**PROBLEM TO SOLVE:** Provide the records once more, identical to the original.

(Source data)

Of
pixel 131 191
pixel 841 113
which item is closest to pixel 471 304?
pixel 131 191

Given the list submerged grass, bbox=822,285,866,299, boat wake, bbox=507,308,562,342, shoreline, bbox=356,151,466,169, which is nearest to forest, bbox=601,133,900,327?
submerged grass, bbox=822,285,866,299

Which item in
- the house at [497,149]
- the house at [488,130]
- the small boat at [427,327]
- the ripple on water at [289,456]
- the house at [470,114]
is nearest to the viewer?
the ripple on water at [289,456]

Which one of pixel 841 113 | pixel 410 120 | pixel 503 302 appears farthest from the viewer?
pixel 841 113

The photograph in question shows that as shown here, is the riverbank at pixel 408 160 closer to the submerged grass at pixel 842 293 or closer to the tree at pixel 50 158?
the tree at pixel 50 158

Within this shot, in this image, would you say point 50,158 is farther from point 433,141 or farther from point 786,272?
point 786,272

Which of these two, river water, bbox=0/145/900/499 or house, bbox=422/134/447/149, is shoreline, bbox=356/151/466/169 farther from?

**ANSWER TO THIS PROBLEM:**
Of
pixel 131 191
pixel 841 113
which item is closest to pixel 471 304?
pixel 131 191

Given the list submerged grass, bbox=822,285,866,299, boat wake, bbox=507,308,562,342, shoreline, bbox=356,151,466,169, which is nearest to forest, bbox=601,133,900,327?
submerged grass, bbox=822,285,866,299

Which item in
- the house at [497,149]
- the house at [488,130]
- the small boat at [427,327]
- the ripple on water at [289,456]
- the house at [470,114]
is nearest to the viewer?
the ripple on water at [289,456]

Which one of pixel 841 113 | pixel 410 120 | pixel 503 302 appears farthest from the viewer?
pixel 841 113

The photograph in question shows that as shown here, is the riverbank at pixel 408 160 closer to the submerged grass at pixel 842 293 or closer to the tree at pixel 50 158?
the tree at pixel 50 158

Within this shot, in this image, would you say point 50,158 is farther from point 433,141 or farther from point 786,272?
point 786,272

Which of these two, river water, bbox=0/145/900/499 or house, bbox=422/134/447/149, is shoreline, bbox=356/151/466/169 farther from?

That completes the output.